Type de viagerImposition de la renteTaxe foncièreIFI
Viager occupéPartielle (selon âge du vendeur)AcquéreurValeur de nue-propriété
Viager libreNon applicable (pas de rente)AcquéreurValeur pleine

Les interrogations courantes

Que se passe-t-il si je vends en viager pour la première fois?

Si vous vendez votre résidence principale en viager, vous bénéficiez d’une exonération totale de la plus-value immobilière. Cela s’ajoute à l’exonération du bouquet. Il est toutefois recommandé de bien documenter l’usage du bien comme résidence principale, notamment via des justificatifs d’adresse ou de taxe d’habitation.

Le bouquet est-il systématiquement exonéré d'impôts?

Non, l’exonération du bouquet ne s’applique que si le bien vendu est votre résidence principale. Pour une résidence secondaire ou un bien locatif, le bouquet est intégré dans le calcul de la plus-value immobilière et peut être imposé, sous certaines conditions d’abattement pour durée de détention.

Existe-t-il une garantie juridique en cas de défaut de paiement?

Oui, la clause résolutoire est systématiquement insérée dans l’acte notarié. En cas de non-paiement de trois rentes, elle permet au vendeur de résilier le contrat et de récupérer la pleine propriété du bien, sans avoir à rembourser les sommes déjà perçues.

Les règles fiscales ont-elles évolué récemment?

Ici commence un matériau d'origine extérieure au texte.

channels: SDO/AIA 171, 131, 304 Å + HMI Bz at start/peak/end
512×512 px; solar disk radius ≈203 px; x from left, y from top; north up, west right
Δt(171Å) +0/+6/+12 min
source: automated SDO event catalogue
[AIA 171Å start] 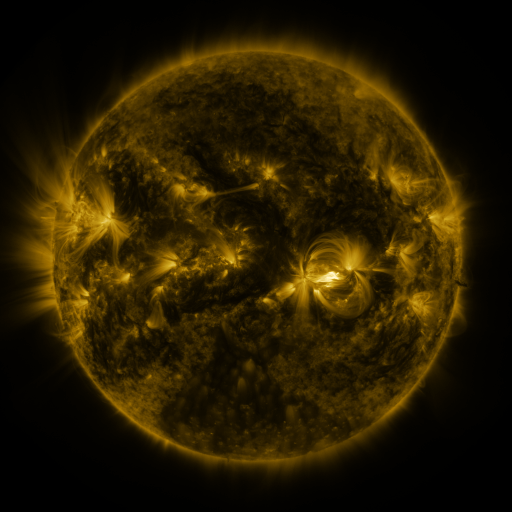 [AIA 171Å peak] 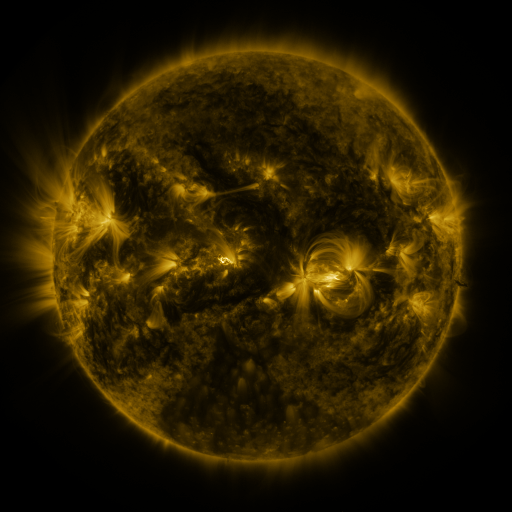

Le régime d’abattement sur la rente viagère selon l’âge du crédirentier est stable depuis plusieurs années. Aucun changement majeur n’a été annoncé récemment, ce qui en fait un dispositif prévisible pour la planification financière à long terme.

Quel est le meilleur moment pour signer l'acte?

Le moment idéal peut dépendre de l’anniversaire du vendeur. Passer une tranche d’âge (par exemple, dépasser 70 ans) augmente l’abattement fiscal sur la rente. Dans certains cas, attendre quelques semaines pour franchir cette limite peut s’avérer plus avantageux que de signer immédiatement.